» **Problem to work on**
Print the records exactly. Every mark must remain.

Collected data entries:
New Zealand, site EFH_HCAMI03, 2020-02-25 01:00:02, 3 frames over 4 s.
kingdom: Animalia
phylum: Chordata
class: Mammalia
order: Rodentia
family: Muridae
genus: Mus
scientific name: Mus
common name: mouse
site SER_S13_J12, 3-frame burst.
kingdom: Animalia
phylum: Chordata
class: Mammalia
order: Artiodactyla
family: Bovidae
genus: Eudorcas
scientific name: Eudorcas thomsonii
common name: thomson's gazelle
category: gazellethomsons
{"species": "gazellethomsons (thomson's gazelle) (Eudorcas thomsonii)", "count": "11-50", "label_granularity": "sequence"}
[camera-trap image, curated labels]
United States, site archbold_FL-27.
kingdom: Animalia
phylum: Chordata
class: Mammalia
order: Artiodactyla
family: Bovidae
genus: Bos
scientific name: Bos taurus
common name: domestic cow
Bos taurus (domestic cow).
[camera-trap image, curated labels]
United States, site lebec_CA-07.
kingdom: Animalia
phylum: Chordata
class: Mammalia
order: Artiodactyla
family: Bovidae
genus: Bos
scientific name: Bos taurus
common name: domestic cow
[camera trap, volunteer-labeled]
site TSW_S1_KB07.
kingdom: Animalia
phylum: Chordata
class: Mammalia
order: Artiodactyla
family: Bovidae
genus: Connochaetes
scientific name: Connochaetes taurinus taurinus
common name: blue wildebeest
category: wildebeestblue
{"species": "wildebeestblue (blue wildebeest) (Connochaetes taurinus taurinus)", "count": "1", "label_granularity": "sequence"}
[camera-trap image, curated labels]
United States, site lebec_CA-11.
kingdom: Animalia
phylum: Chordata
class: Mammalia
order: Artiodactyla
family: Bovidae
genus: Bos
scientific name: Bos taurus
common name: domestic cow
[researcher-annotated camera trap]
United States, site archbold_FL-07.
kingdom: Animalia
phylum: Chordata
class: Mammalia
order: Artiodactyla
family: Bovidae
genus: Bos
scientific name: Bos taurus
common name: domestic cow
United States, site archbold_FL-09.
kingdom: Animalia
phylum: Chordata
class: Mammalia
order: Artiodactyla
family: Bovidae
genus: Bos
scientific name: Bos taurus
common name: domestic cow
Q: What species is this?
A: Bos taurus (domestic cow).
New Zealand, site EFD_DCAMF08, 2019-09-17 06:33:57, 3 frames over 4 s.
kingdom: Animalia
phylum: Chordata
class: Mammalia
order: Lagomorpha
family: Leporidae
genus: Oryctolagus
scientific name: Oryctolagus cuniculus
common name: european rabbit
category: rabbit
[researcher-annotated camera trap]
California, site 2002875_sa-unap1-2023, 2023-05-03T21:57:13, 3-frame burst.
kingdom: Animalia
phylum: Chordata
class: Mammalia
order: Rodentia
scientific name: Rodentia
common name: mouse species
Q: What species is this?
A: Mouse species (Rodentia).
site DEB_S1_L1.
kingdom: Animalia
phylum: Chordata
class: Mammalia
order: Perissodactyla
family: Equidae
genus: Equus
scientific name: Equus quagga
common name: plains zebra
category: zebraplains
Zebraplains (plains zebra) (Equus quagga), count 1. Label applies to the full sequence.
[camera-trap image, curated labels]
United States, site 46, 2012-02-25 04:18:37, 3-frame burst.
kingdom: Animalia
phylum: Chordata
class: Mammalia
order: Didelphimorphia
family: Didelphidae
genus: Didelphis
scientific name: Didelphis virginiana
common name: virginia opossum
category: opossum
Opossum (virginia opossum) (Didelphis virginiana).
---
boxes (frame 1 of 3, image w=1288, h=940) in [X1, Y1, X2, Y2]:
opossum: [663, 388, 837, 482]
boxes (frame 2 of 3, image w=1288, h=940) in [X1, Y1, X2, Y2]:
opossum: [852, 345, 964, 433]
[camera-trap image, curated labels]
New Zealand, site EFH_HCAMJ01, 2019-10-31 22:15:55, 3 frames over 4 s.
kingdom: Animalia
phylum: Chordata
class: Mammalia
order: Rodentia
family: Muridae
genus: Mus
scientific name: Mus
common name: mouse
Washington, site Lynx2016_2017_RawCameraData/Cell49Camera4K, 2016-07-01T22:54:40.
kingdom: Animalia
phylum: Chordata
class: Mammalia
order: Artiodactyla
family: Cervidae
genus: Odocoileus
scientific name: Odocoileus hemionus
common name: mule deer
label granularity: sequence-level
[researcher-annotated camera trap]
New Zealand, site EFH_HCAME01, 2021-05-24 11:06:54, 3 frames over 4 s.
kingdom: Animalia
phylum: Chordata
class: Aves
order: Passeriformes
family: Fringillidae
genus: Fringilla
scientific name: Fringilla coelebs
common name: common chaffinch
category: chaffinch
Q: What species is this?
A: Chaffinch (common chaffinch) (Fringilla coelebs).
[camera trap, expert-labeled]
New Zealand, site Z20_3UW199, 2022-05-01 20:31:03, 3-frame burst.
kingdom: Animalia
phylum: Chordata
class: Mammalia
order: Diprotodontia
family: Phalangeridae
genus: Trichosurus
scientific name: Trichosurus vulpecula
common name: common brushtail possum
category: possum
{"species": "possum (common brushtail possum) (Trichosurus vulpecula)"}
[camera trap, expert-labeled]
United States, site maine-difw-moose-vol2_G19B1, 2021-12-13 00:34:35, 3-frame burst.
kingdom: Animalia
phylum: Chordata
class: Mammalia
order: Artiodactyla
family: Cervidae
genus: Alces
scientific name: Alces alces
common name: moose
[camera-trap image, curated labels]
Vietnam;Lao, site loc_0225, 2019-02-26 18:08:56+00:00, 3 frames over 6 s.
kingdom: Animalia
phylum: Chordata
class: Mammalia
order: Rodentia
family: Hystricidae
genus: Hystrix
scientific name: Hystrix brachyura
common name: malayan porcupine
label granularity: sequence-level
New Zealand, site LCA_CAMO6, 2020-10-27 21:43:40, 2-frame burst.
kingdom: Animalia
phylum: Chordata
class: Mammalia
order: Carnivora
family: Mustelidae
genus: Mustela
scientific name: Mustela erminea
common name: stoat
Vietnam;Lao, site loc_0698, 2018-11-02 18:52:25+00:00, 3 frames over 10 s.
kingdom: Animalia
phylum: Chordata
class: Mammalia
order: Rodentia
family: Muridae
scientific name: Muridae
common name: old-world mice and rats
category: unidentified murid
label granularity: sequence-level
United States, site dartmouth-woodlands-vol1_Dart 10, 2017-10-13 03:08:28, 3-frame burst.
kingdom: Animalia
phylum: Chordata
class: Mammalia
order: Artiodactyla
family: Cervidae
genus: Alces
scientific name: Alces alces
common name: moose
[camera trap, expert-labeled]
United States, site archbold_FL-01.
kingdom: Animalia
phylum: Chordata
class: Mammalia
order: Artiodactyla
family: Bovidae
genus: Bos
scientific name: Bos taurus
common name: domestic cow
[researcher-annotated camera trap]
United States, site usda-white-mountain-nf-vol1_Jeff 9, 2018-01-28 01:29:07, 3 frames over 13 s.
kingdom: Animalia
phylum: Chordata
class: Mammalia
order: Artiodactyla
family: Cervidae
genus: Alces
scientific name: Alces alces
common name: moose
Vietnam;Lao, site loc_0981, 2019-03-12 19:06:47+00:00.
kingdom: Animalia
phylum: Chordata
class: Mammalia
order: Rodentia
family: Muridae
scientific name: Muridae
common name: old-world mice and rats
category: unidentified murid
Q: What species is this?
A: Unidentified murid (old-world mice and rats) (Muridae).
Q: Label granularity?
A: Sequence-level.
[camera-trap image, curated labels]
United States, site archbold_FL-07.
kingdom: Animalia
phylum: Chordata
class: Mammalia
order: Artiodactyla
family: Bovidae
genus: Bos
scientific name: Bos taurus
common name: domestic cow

» **Reply to the exercise**
New Zealand, site EFH_HCAMI03, 2020-02-25 01:00:02, 3 frames over 4 s.
kingdom: Animalia
phylum: Chordata
class: Mammalia
order: Rodentia
family: Muridae
genus: Mus
scientific name: Mus
common name: mouse
site SER_S13_J12, 3-frame burst.
kingdom: Animalia
phylum: Chordata
class: Mammalia
order: Artiodactyla
family: Bovidae
genus: Eudorcas
scientific name: Eudorcas thomsonii
common name: thomson's gazelle
category: gazellethomsons
{"species": "gazellethomsons (thomson's gazelle) (Eudorcas thomsonii)", "count": "11-50", "label_granularity": "sequence"}
[camera-trap image, curated labels]
United States, site archbold_FL-27.
kingdom: Animalia
phylum: Chordata
class: Mammalia
order: Artiodactyla
family: Bovidae
genus: Bos
scientific name: Bos taurus
common name: domestic cow
Bos taurus (domestic cow).
[camera-trap image, curated labels]
United States, site lebec_CA-07.
kingdom: Animalia
phylum: Chordata
class: Mammalia
order: Artiodactyla
family: Bovidae
genus: Bos
scientific name: Bos taurus
common name: domestic cow
[camera trap, volunteer-labeled]
site TSW_S1_KB07.
kingdom: Animalia
phylum: Chordata
class: Mammalia
order: Artiodactyla
family: Bovidae
genus: Connochaetes
scientific name: Connochaetes taurinus taurinus
common name: blue wildebeest
category: wildebeestblue
{"species": "wildebeestblue (blue wildebeest) (Connochaetes taurinus taurinus)", "count": "1", "label_granularity": "sequence"}
[camera-trap image, curated labels]
United States, site lebec_CA-11.
kingdom: Animalia
phylum: Chordata
class: Mammalia
order: Artiodactyla
family: Bovidae
genus: Bos
scientific name: Bos taurus
common name: domestic cow
[researcher-annotated camera trap]
United States, site archbold_FL-07.
kingdom: Animalia
phylum: Chordata
class: Mammalia
order: Artiodactyla
family: Bovidae
genus: Bos
scientific name: Bos taurus
common name: domestic cow
United States, site archbold_FL-09.
kingdom: Animalia
phylum: Chordata
class: Mammalia
order: Artiodactyla
family: Bovidae
genus: Bos
scientific name: Bos taurus
common name: domestic cow
Q: What species is this?
A: Bos taurus (domestic cow).
New Zealand, site EFD_DCAMF08, 2019-09-17 06:33:57, 3 frames over 4 s.
kingdom: Animalia
phylum: Chordata
class: Mammalia
order: Lagomorpha
family: Leporidae
genus: Oryctolagus
scientific name: Oryctolagus cuniculus
common name: european rabbit
category: rabbit
[researcher-annotated camera trap]
California, site 2002875_sa-unap1-2023, 2023-05-03T21:57:13, 3-frame burst.
kingdom: Animalia
phylum: Chordata
class: Mammalia
order: Rodentia
scientific name: Rodentia
common name: mouse species
Q: What species is this?
A: Mouse species (Rodentia).
site DEB_S1_L1.
kingdom: Animalia
phylum: Chordata
class: Mammalia
order: Perissodactyla
family: Equidae
genus: Equus
scientific name: Equus quagga
common name: plains zebra
category: zebraplains
Zebraplains (plains zebra) (Equus quagga), count 1. Label applies to the full sequence.
[camera-trap image, curated labels]
United States, site 46, 2012-02-25 04:18:37, 3-frame burst.
kingdom: Animalia
phylum: Chordata
class: Mammalia
order: Didelphimorphia
family: Didelphidae
genus: Didelphis
scientific name: Didelphis virginiana
common name: virginia opossum
category: opossum
Opossum (virginia opossum) (Didelphis virginiana).
---
boxes (frame 1 of 3, image w=1288, h=940) in [X1, Y1, X2, Y2]:
opossum: [663, 388, 837, 482]
boxes (frame 2 of 3, image w=1288, h=940) in [X1, Y1, X2, Y2]:
opossum: [852, 345, 964, 433]
[camera-trap image, curated labels]
New Zealand, site EFH_HCAMJ01, 2019-10-31 22:15:55, 3 frames over 4 s.
kingdom: Animalia
phylum: Chordata
class: Mammalia
order: Rodentia
family: Muridae
genus: Mus
scientific name: Mus
common name: mouse
Washington, site Lynx2016_2017_RawCameraData/Cell49Camera4K, 2016-07-01T22:54:40.
kingdom: Animalia
phylum: Chordata
class: Mammalia
order: Artiodactyla
family: Cervidae
genus: Odocoileus
scientific name: Odocoileus hemionus
common name: mule deer
label granularity: sequence-level
[researcher-annotated camera trap]
New Zealand, site EFH_HCAME01, 2021-05-24 11:06:54, 3 frames over 4 s.
kingdom: Animalia
phylum: Chordata
class: Aves
order: Passeriformes
family: Fringillidae
genus: Fringilla
scientific name: Fringilla coelebs
common name: common chaffinch
category: chaffinch
Q: What species is this?
A: Chaffinch (common chaffinch) (Fringilla coelebs).
[camera trap, expert-labeled]
New Zealand, site Z20_3UW199, 2022-05-01 20:31:03, 3-frame burst.
kingdom: Animalia
phylum: Chordata
class: Mammalia
order: Diprotodontia
family: Phalangeridae
genus: Trichosurus
scientific name: Trichosurus vulpecula
common name: common brushtail possum
category: possum
{"species": "possum (common brushtail possum) (Trichosurus vulpecula)"}
[camera trap, expert-labeled]
United States, site maine-difw-moose-vol2_G19B1, 2021-12-13 00:34:35, 3-frame burst.
kingdom: Animalia
phylum: Chordata
class: Mammalia
order: Artiodactyla
family: Cervidae
genus: Alces
scientific name: Alces alces
common name: moose
[camera-trap image, curated labels]
Vietnam;Lao, site loc_0225, 2019-02-26 18:08:56+00:00, 3 frames over 6 s.
kingdom: Animalia
phylum: Chordata
class: Mammalia
order: Rodentia
family: Hystricidae
genus: Hystrix
scientific name: Hystrix brachyura
common name: malayan porcupine
label granularity: sequence-level
New Zealand, site LCA_CAMO6, 2020-10-27 21:43:40, 2-frame burst.
kingdom: Animalia
phylum: Chordata
class: Mammalia
order: Carnivora
family: Mustelidae
genus: Mustela
scientific name: Mustela erminea
common name: stoat
Vietnam;Lao, site loc_0698, 2018-11-02 18:52:25+00:00, 3 frames over 10 s.
kingdom: Animalia
phylum: Chordata
class: Mammalia
order: Rodentia
family: Muridae
scientific name: Muridae
common name: old-world mice and rats
category: unidentified murid
label granularity: sequence-level
United States, site dartmouth-woodlands-vol1_Dart 10, 2017-10-13 03:08:28, 3-frame burst.
kingdom: Animalia
phylum: Chordata
class: Mammalia
order: Artiodactyla
family: Cervidae
genus: Alces
scientific name: Alces alces
common name: moose
[camera trap, expert-labeled]
United States, site archbold_FL-01.
kingdom: Animalia
phylum: Chordata
class: Mammalia
order: Artiodactyla
family: Bovidae
genus: Bos
scientific name: Bos taurus
common name: domestic cow
[researcher-annotated camera trap]
United States, site usda-white-mountain-nf-vol1_Jeff 9, 2018-01-28 01:29:07, 3 frames over 13 s.
kingdom: Animalia
phylum: Chordata
class: Mammalia
order: Artiodactyla
family: Cervidae
genus: Alces
scientific name: Alces alces
common name: moose
Vietnam;Lao, site loc_0981, 2019-03-12 19:06:47+00:00.
kingdom: Animalia
phylum: Chordata
class: Mammalia
order: Rodentia
family: Muridae
scientific name: Muridae
common name: old-world mice and rats
category: unidentified murid
Q: What species is this?
A: Unidentified murid (old-world mice and rats) (Muridae).
Q: Label granularity?
A: Sequence-level.
[camera-trap image, curated labels]
United States, site archbold_FL-07.
kingdom: Animalia
phylum: Chordata
class: Mammalia
order: Artiodactyla
family: Bovidae
genus: Bos
scientific name: Bos taurus
common name: domestic cow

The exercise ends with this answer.